Elden Ring Pre-Review Views Review

A rant about Elden Ring, and the bits I don’t like very much.

I haven’t actually finished Elden Ring yet. When I do, I’ll probably do another writeup on the game. Right now, I’ve played about 70~ hours across various characters, and also a bit of the Seemless Co-Op Mod. My furthest character has about 44 hours on them, just around level 80.

I’m mentioning all of this to give a bit of context. Usually I don’t do writeups until one of three things happens:
1. I finish the game.
2. I quit the game with no intention to return.
3. The game doesn’t have an end/win condition, and is multiplayer, and I feel like I’ve played enough to give an opinion.

None of these situations are true for Elden Ring. I fully intend to complete the game, and despite bits feeling like bullshit, I haven’t quit. In addition, as the game is a single player RPG, it has an end. So why am I writing about it now?

Well, it’s mostly to get my thoughts into writing, and also provide a different opinion on the game than I see most places. The usual take seems to be that Elden Ring is a perfect masterpiece. I don’t think Elden Ring is bad, but I do think that the game feels uneven in tone, and while some parts of it are incredible, others… simply are not.

Bugs, frame drops, and crashes, oh my!

Let’s start with the easiest one to quantify. Performance, bugs, and crashes. On release, Elden Ring was plagued with a massive number of issues. After several performance patches, it is now only plagued with a large number of problems.

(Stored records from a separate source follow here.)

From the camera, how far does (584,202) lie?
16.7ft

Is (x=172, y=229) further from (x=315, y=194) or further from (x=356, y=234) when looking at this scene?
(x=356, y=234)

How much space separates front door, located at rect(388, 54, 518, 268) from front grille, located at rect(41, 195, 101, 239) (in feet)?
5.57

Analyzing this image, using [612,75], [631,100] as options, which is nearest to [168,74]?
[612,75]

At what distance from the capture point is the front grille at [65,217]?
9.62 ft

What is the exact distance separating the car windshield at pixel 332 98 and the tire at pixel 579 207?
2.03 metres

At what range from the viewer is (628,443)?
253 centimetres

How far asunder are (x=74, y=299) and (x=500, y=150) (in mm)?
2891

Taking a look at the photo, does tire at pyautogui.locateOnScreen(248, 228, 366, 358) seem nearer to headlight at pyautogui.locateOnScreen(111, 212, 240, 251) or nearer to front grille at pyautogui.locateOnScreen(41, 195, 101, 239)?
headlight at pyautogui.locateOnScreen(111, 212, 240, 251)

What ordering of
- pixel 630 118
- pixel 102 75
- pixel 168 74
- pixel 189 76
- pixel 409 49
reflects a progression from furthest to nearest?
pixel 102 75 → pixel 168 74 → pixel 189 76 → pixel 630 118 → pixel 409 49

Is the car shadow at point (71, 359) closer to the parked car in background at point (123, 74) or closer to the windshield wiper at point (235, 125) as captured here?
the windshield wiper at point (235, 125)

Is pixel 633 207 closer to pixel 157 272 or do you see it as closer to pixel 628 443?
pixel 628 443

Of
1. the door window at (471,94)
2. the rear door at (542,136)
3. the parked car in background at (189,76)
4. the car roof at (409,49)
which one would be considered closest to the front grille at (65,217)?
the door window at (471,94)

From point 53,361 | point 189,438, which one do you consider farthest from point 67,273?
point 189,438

Playing offline, the game still crashes a ridiculous amount. I was streaming my playthrough for a while. Quite a few of those streams ended when the game crashed, and I couldn’t be bothered to restart it.

If you’re wondering “How bad can it be?” here’s a horror story from a friend. He had beaten most of the game, and gotten to the gate instead of the final boss. He also recently had a kid, and decided to be a responsible parent, and do the last fight later. He went to bed, woke up the next, and found that whenever he tried to load his 60 hour save file, the game would instantly crash.

A patch did eventually fix this, but still.

Content Re-Use

When From Software makes games, they re-use assets from their previous games. This can include enemies, weapons, textures, what have you. And it’s fine, and not what I’m about to complain about here.

What I’m complaining about here is specifically the parts of the game that re-use the EXACT same boss fights. While I’ve generally tried to avoid spoilers, a large portion of the game focuses around reaching and taking down 5 larger enemies. Of these 5, four are incredible experiences, with incredible design and weight to them.

The 5th is a reskin/remix of an earlier boss in the game. It’s an incredible build-up for a massive let down.

And it’s not the only area guilty of this. There’s one mini-boss I’ve seen 3 times so far, and while the area you fight it in changes, it still feels fairly dull to reach the pinnacle of a brand new area, and see something you’ve found before. In general, I’d say the mid game area feels much weaker in this respect.

A Winding Circular Pattern

The last thing I want to quickly cover, because I’m not sure I’ll get to it in my actual Elden Ring writeup, is the general flow of the game. Having Elden Ring be open world is an interesting choice. On the one hand, it means that if you find yourself smashing your head into a wall, it’s possible to explore and find other objectives, or do something else.

On the other hand, it makes it much easier to get lost, or fail to find a particular location. The in-game map is beautiful and clever, but also not always the easiest to read. And when you do get stuck, it’s hard to tell if you need to Git Gud, or Git Going somewhere else.

The end result that my Elden Ring playthrough has a pattern to it:

  1. Get to a new area.
  2. Run into a hard boss, or be unclear on how to progress.
  3. Explore more, trying to find a way to go forward.
  4. Find more roadblocks.
  5. Thrash around with multiple deaths to either hard boss, or roadblocks.
  6. Get frustrated, and stop having fun.
  7. Start trying random garbage, or run to random places.
  8. Finally figure out a way forward, or a way to beat a boss.
  9. Go back and clear areas/places from step 4.
  10. Get to a new area.

    This has happened to me about 4 times so far. But perhaps more importantly, Step 6 in this process can be a few hours long, and it’s incredibly non-enjoyable.

In Conclusion

Elden Ring is good. But I don’t like how the game seems to get near universal acclaim when there a quite a few spots that could be heavily improved. I’m willing to cut From Software some slack on things like their open world design, as it is their first open world game. But the incredibly poor technical performance, and boss-reuse? Not so much. This isn’t an inexperienced indie studio. Elden Ring is a synthesis of years of design and planning, and a literal synthesis in some cases of old ideas, and cut content from their previous games. It’s good, it’s worth playing, but it could be better.